* _Exercise directions_
Begin at the line containing "Apartment Porta Maggiore Koper" and retype each line through the end of the records exactly. Include nothing else and no pictures.

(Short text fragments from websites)
━━━━━━━━━━━━━━━━━━━━
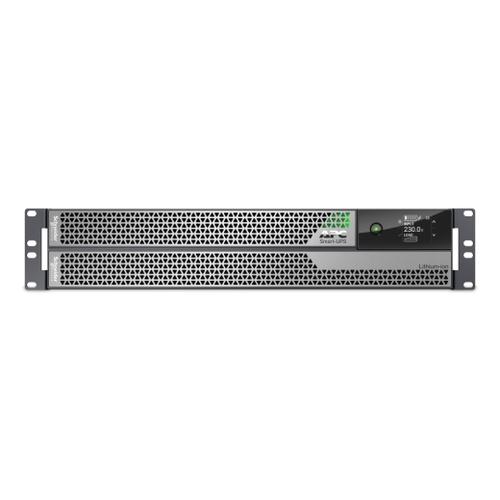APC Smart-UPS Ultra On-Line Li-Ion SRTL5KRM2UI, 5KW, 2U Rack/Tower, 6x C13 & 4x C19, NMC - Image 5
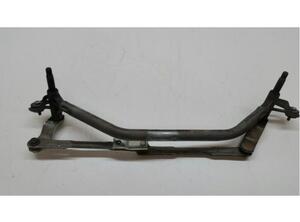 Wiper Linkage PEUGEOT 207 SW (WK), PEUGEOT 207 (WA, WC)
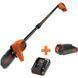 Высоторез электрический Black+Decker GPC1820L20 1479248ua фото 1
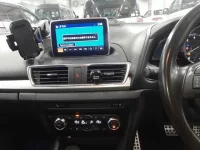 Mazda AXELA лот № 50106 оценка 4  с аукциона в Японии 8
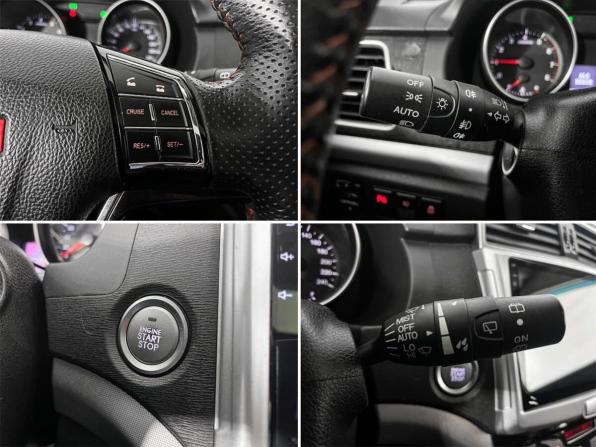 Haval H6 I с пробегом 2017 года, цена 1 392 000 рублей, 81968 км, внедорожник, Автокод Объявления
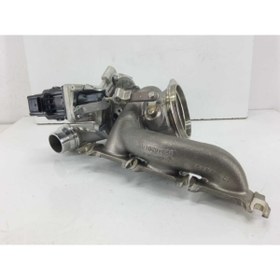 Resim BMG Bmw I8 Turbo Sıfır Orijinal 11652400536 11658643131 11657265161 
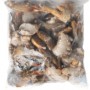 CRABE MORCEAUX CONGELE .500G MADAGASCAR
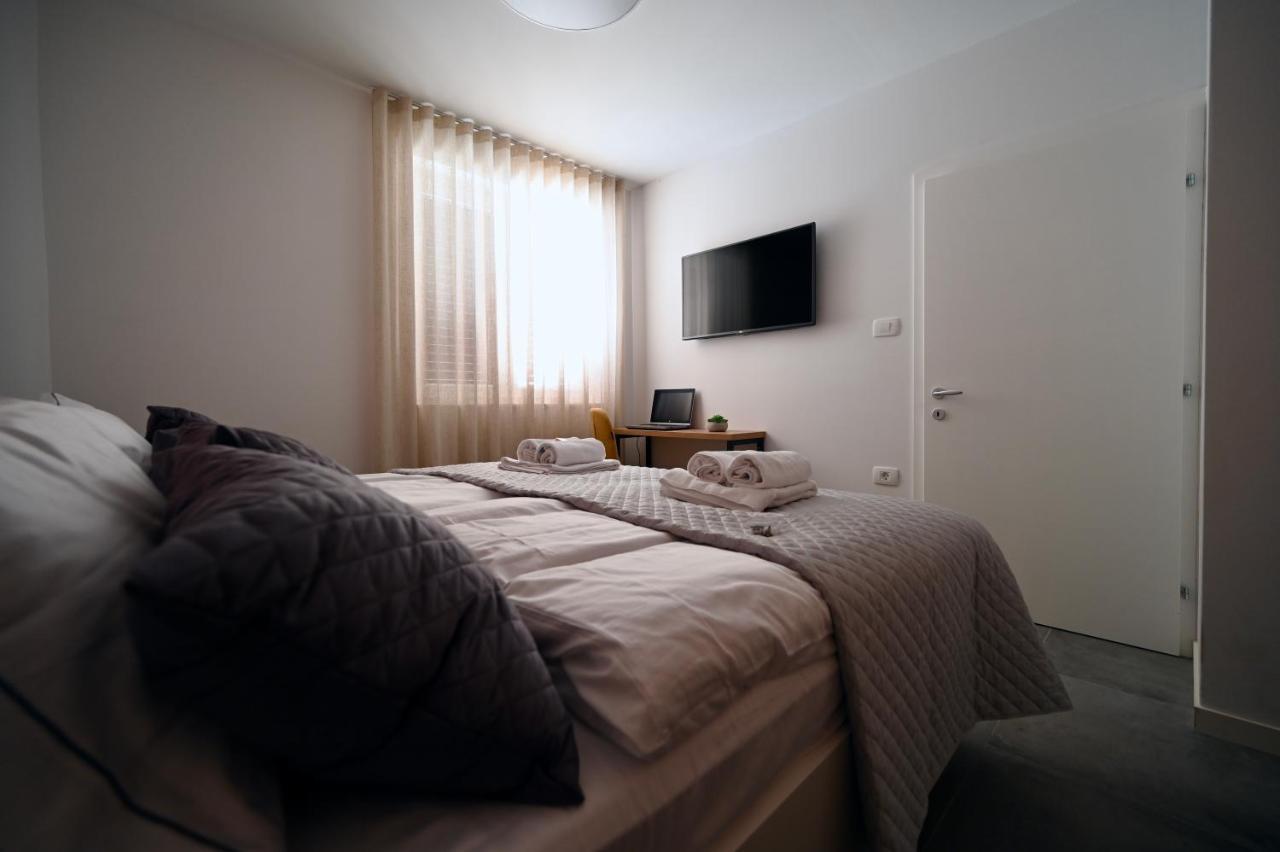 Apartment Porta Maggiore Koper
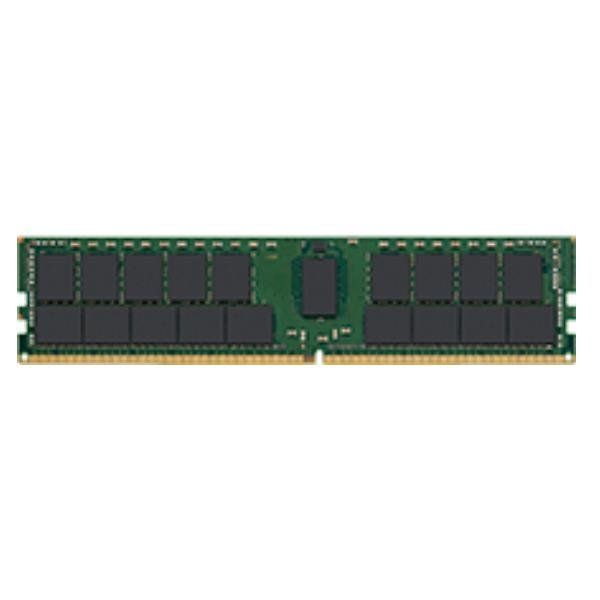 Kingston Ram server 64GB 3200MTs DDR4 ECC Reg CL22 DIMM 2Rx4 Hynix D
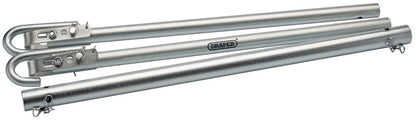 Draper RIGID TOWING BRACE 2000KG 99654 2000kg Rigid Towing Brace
━━━━━━━━━━━━━━━━━━━━
* _Your response_
 Apartment Porta Maggiore Koper
 Kingston Ram server 64GB 3200MTs DDR4 ECC Reg CL22 DIMM 2Rx4 Hynix D
 Draper RIGID TOWING BRACE 2000KG 99654 2000kg Rigid Towing Brace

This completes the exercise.